I roamed around the area for a while, avoiding McCallie Avenue at all costs. I walked the streets, stepping over Simon’s invitation with my left foot and Charlie’s invitation with my right. As I went, looking at the people around me and how humans interacted with each other, thinking about the buildings and technology around me and how far we’ve come as a species, I began to think philosophically. Deeper. I started to think that maybe there was some kind of outer force involved here, some other party that was trying to tell me something. Not God - I wasn’t that naive - but just an energy. It was too coincidental that I’d come so close to dying in the past forty-eight hours and was still here to tell the story.

If anything, almost-dying just made living more interesting.

It reached three o’clock and I decided not to hurt poor Charlie’s feelings. I asked him where exactly he wanted to meet and he told me in front of a restaurant down McCallie. I hopped on a cab to get there, only to find that he wasn’t in front of the restaurant but instead in front of a flower shop next door, holding a brown paper bag in one hand and a bouquet of twelve roses in the other.

I forced a smile. “This is extravagant of you.”

He shrugged, squinting his eyes from the sun. “I only do extravagant things when I meet people like you.”

“What do you mean?” I asked, taking the flowers from him. They were dark, a wine-burgundy color that made the gesture more sinister than romantic.

“Well, I have a habit of observing. Asking questions, not ever giving any insight into myself. Been that way for years. So,” He nodded ahead of us, motioning for us to walk, “I’ve grown to see people in one light. Black-and-white. But every once in a while -

“Someone like me comes along, someone who’s that rare drop of color in your sad, gray world?”

He looked at me with an ambiguous smile. “Yeah. That’s it.”

I strolled with him, holding my roses while he held whatever was in that brown bag. Walking through the streets with a man clearly ten years older than me drew attention by itself, let alone me carrying a bunch of flowers. Every few minutes, someone would look at me like I was a child in the hands of a kidnapper, like they were giving me an opportunity to whisper ‘help me’. The fact that I didn’t know where Charlie and I were going, or if what he meant by ‘I need you’ in his text message, made the possibilities of him kidnapping me very likely.

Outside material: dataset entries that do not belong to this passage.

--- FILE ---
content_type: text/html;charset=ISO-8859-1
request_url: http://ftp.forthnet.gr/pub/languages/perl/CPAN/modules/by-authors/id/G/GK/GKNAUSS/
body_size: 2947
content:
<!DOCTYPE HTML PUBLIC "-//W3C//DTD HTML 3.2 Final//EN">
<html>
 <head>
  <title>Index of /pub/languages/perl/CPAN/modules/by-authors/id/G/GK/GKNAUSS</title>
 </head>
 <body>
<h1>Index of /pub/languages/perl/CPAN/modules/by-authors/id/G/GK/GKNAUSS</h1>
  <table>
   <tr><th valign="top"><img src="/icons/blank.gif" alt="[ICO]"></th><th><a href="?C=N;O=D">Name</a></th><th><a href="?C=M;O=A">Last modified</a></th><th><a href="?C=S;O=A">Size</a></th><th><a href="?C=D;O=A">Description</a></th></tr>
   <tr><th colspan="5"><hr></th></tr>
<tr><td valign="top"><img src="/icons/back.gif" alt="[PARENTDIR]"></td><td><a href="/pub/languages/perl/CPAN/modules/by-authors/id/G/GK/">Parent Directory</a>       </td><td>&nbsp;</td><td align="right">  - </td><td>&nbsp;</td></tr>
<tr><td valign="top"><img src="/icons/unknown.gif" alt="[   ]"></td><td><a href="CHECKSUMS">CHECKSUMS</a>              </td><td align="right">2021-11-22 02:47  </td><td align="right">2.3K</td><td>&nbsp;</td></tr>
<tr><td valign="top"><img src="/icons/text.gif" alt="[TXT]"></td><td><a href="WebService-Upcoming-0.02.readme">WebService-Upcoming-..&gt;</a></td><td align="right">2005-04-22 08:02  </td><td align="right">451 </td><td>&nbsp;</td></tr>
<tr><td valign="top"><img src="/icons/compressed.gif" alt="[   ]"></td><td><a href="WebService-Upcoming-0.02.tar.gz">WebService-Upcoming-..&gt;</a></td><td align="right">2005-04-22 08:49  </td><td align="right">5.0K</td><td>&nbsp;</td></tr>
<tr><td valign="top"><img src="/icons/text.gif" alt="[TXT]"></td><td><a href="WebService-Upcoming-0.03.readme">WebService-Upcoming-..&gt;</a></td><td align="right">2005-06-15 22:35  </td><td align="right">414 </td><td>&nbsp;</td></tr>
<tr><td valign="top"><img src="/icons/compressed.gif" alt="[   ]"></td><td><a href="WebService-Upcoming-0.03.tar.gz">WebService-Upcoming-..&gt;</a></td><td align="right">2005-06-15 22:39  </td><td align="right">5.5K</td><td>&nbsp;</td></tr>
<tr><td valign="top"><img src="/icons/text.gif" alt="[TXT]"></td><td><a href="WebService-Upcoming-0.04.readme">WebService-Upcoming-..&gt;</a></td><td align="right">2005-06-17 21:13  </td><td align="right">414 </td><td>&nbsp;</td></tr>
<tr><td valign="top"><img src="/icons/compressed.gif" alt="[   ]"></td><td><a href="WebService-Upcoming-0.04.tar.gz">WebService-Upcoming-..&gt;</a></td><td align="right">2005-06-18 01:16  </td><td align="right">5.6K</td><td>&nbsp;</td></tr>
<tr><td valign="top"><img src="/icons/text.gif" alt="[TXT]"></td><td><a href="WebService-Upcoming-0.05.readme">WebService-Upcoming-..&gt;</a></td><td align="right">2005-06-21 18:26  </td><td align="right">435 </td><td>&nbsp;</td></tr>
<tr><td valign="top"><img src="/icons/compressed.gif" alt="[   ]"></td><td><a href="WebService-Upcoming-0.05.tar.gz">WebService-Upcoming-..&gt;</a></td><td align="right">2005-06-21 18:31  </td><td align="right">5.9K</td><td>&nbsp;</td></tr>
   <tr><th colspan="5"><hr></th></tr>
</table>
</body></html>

“Did you hear me?” He asked as we turned onto an empty one-way street. It was quiet here. The asphalt was cracked in almost every place it could be, the cars on the street looked like they hadn’t been moved in years, and some of the numbers on the houses didn’t add up. House number 105 68, 105 70, 105 72, and then 105 76. Things were missing.

“No, I’m sorry,” I said, still studying my surroundings. I memorized three license plates. “What did you say?”

“I asked you how you knew what I was going to say earlier.”

“Oh,” I nodded, now distracted from the scenery. “You aren’t charming, Charlie.”

He looked at me, almost making a full stop. “What?”